### [AUSGANGSTEXT]
------------------------------

Ahoi in die Runde
Ich weiss, Wahlen in der Schweiz interessieren ausserhalb unserer Landesgrenzen in der Regel kaum, erst recht, wenn es sich um Kantonalwahlen handelt. Was heute bei den Wahlen in Bern passiert ist, ist allerdings einen kleinen Bericht wert. Man lese und staune:
Zur Ausgangslage:
Der Kanton Bern ist der zweitgrösste Kanton der Schweiz und aufgrund seiner Ausdehnung sehr inhomogen. Da sind auf der einen Seite 3 städtische Agglomerationen, die einem grossen ländlichen und konservativen Raum gegenüberstehen. Bisher hatte der ländliche Raum den städtischen in Parlament und Regierung dominiert. Die Sitzverteilung in der 7-köpfigen Regierung sah traditionell so aus:
3 SVP (national-konservative Partei)
2 FDP (bürgerlich-liberale Partei)
2 SP (die gemässigte Linke)
Da für die Regierungswahlen das Majorzsystem gilt, war es immer so, dass sämtliche Kandidaturen der rechtsbürgerlichen Mehrheit mit deutlichem Vorsprung auf die Linken gewannen. Es herrschte ein "freiwilliger Proporz", das heisst, die rechten Parteien haben zusammen nie mehr als 5 Kandidaten aufgestellt, damit die Linken dem Wählerverhältnis entsprechend 2 Sitze bekamen. Doch diese Anerkennung der Verhältnisse wurde diesmal von der rechtsbürgerlichen Seite aufgekündigt.

------------------------------

### [DATEN ZUR AUFGABE]
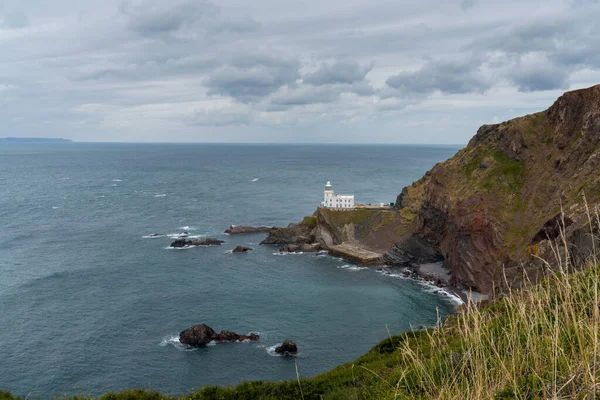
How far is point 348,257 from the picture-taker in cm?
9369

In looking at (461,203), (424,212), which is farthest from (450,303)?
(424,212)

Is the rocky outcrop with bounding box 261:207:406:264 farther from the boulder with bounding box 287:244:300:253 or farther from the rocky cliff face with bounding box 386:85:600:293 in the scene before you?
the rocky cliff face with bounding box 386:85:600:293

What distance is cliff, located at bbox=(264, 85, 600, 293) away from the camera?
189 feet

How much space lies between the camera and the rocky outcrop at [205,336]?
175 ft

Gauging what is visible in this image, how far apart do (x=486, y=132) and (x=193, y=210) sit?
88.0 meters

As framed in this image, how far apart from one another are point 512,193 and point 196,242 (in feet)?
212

------------------------------

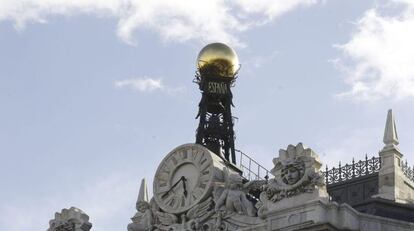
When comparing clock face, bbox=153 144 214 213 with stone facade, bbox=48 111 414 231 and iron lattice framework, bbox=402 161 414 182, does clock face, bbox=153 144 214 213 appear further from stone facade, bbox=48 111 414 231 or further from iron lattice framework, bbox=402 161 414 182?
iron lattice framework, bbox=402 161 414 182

------------------------------

### [AUFGABEN UND ÜBUNGEN]
[1] Prüfe, ob die Aussagen (a), (b) und (c) mit dem Text über die Wahlen im Kanton Bern übereinstimmen, und belege jede Antwort mit „ja“ oder „nein“ sowie den entscheidenden Worten des Textes als wörtliches Zitat. (a) Der Kanton Bern ist der größte Kanton der Schweiz. (b) Die Regierung des Kantons Bern hat sieben Mitglieder. (c) Die rechten Parteien haben bisher zusammen mehr als fünf Kandidaten für die Regierung aufgestellt.
[2] Gib aus den Einträgen die Zeilen wörtlich wieder, beginnend mit der Zeile, die „How much space“ enthält, und endend mit der Zeile, die „88.0 meters“ enthält.

### [DIE LÖSUNGEN]
[1]
(a) Nein: „Der Kanton Bern ist der zweitgrösste Kanton der Schweiz“
(b) Ja: „in der 7-köpfigen Regierung“
(c) Nein: „die rechten Parteien haben zusammen nie mehr als 5 Kandidaten aufgestellt“

[2]
How much space lies between the camera and the rocky outcrop at [205,336]?
175 ft

Gauging what is visible in this image, how far apart do (x=486, y=132) and (x=193, y=210) sit?
88.0 meters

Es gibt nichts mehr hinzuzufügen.